### Texto
- - - - -

Las reglas del juego
«Las cosas, sencillamente, ocurren. Estas frescas y breves palabras
dicen la verdad. La cuestión, ya lo advirtió Aristóteles, se centra en
distinguir entre el antes y el después. Los sucesos que ya han ocurrido ahí
están, escritos en el gran libro del universo. Es un libro en el que ninguna
corrección es posible. Ni una coma. El lector de la historia, raro y minúsculo
habitante de la última página, comprueba efectivamente que las cosas ocurren
para tejer así un pretérito que existe y que es único. Mirar hacia atrás es una
tarea plácida; ciertos, pasajes se han emborronado y, mientras no mejoren mucho
las técnicas de lectura, ya no es posible saber cuántas coces dio el caballo de
Napoleón; otros fragmentos, en cambio, como la Sinfonía Concertante de Mozart,
permanecen claros y nítidos. Por tal facultad de lectura, este individuo —el
pensador— se considera parte privilegiada del todo. El universo en su devenir
es contemplado, sí, por una de sus partes: la inteligencia. Pero todo empieza
cuando nuestro héroe vuelve el rostro hacia el después, hacia las páginas (se
diría que) en blanco. En este momento su alma se agita. Existe un solo pasado,
pero ¿cuántos futuros? Grande es entonces su inquietud, grande y fértil. Porque
el tratamiento inmediato para calmar una inquietud suele consistir en su
traducción en una o varias preguntas:
Primera pregunta: De lo escrito y de lo que puedo leer ¿es posible
conseguir alguna garantía para hacer apuestas sobre lo que está por escribir?
Segunda pregunta: ¿Acaso no puedo incluso influir, por modestamente que
sea, en la redacción de lo todavía no escrito?
La primera pregunta es el punto de partida de un valioso producto de la
inteligencia, el conocimiento científico. Y la segunda resume la esperanza de
una de las funciones más notables del conocimiento, la capacidad para elegir
nuestro devenir: ¿la libertad?

- - - - -

### Instrucciones y requisitos
Prosigue el texto «Las reglas del juego» a partir de su última oración. Los ítems no son necesarios.

### Ítems

- - - - -

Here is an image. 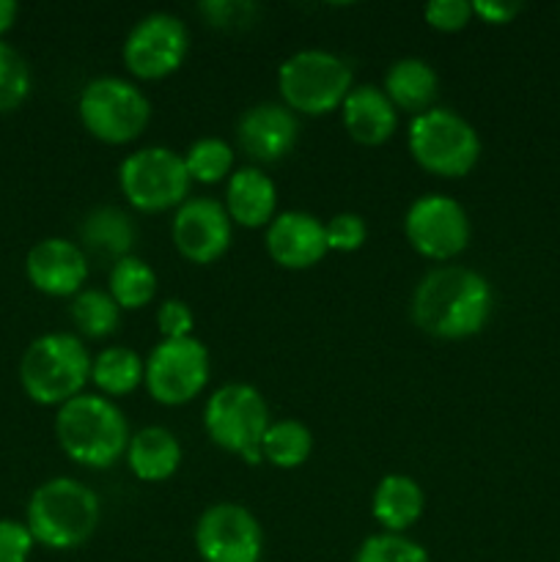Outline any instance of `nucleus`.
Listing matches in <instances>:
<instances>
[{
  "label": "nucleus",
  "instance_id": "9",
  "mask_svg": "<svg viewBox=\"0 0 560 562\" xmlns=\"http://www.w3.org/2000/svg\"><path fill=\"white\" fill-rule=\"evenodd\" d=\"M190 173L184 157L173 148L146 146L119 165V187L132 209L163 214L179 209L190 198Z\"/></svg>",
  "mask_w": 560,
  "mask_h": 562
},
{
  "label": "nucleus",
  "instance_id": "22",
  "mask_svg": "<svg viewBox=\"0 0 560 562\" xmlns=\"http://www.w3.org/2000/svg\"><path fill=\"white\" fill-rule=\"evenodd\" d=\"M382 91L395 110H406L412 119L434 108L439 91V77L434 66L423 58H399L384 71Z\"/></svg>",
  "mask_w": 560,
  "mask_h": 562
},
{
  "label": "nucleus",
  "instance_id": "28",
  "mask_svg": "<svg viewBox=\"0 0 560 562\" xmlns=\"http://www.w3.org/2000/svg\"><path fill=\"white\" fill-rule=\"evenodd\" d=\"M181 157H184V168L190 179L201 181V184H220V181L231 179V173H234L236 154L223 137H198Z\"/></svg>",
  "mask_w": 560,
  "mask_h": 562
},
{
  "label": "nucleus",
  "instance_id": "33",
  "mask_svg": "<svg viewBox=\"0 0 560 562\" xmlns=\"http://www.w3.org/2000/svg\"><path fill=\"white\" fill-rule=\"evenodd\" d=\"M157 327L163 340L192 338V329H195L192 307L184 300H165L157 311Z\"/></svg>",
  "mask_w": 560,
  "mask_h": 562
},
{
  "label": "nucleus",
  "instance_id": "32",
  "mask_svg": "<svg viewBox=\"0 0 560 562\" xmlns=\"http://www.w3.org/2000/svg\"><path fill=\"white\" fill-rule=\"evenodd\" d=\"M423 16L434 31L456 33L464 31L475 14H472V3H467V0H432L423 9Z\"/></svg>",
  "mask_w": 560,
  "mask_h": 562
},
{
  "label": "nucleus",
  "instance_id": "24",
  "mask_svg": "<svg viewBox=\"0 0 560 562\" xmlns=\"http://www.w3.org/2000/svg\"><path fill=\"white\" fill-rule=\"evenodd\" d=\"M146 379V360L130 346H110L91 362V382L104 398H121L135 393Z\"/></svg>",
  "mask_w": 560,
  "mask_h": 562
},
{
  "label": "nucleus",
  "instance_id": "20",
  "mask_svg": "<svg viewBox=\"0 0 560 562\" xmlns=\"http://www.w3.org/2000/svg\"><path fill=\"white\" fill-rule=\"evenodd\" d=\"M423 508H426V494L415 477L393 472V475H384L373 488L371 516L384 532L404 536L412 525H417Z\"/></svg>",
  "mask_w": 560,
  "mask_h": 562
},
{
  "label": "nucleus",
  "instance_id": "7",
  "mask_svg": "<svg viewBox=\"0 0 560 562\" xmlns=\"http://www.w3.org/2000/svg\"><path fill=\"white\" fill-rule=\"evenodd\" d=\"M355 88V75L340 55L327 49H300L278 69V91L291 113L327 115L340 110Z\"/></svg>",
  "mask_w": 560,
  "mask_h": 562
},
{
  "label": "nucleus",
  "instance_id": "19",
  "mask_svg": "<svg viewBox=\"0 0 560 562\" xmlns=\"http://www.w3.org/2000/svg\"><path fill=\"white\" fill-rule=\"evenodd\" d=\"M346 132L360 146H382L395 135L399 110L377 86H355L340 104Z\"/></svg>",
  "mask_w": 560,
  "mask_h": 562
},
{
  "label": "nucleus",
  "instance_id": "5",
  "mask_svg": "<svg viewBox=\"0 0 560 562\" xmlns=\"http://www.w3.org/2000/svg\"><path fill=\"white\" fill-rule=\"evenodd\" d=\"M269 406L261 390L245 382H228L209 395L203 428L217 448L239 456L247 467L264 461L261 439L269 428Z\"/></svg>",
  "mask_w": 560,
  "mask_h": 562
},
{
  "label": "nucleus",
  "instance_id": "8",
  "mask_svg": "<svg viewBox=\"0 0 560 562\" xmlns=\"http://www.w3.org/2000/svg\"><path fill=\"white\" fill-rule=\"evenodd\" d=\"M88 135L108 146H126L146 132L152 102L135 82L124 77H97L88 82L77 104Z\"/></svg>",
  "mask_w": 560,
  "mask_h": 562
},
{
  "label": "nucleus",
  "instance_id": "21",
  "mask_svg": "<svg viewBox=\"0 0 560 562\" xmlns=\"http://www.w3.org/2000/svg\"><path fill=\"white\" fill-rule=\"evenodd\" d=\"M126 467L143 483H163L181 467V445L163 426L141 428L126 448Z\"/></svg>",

- - - - -

### Respuesta escrita
La ciencia es una forma de conocer el mundo que empieza por separar el
lector de lo escrito, el observador de lo observado, el sujeto del objeto. Es
el primer principio del método científico: si el mundo es objetivo, el
observador observa sin por ello alterar la observación; es la hipótesis
realista. El segundo principio que el científico asume tácitamente para
elaborar ciencia podría llamarse la hipótesis determinista y afecta de lleno a
esta convocatoria de Figueres: los sucesos del mundo no son independientes
entre sí, exhiben cierta regularidad, causas parecidas producen efectos
parecidos… El mundo, sí, es inteligible. Se trata de un fuerte principio que
hace que la afirmación “los sucesos ocurren” no sea, precisamente, una
tautología cándida. Dicho de otro modo, en virtud del principio determinista,
adquiere sentido nada menos que el concepto de ley de la naturaleza. Porque en
la naturaleza no todo es posible; de todos los sucesos virtuales que podrían
ser —sea el caos— no todos son. Existen conjuntos de sucesos prohibidos y,
cuando el científico cree descubrir una limitación que restringe el caos,
entonces dice haber descubierto una ley. Podemos atribuir la potencia de una
ley a su capacidad para prohibir, de modo que las leyes muy potentes pueden
llegar a dar la sensación de obligar más que de prohibir. Es, sin duda, el caso
de la física, disciplina que presume de la colección más prestigiosa de leyes
de la naturaleza. Los objetos que obedecen a tales leyes (el sistema
planetario, por ejemplo) tienen en verdad un aspecto muy poco caótico. Su
comportamiento es ordenado y armónico, decimos. El científico no afirma “éste
es el mejor de los mundos posibles”, pero sí cree que, “de todos los mundos
posibles, no es éste el de menor armonía”. Capacidad para prohibir, he aquí, al
menos, una buena aproximación al grado de determinismo que contiene una ley
científica. Pero una presunta ley que aspire al calificativo de científica debe
someterse todavía a un tercer principio: el de la dialéctica entre su enunciado
y la experiencia. Ello requiere la invención de un método de contraste, llámese
verificar, corroborar o falsar, y de ciertos mecanismos de conexión con el
mundo real, llámese percibir, observar, experimentar o simular. La esencia de
la ciencia es, pues, la investigación con un método que empuñe estos tres
principios: de la realidad, de la inteligibilidad y de la dialéctica.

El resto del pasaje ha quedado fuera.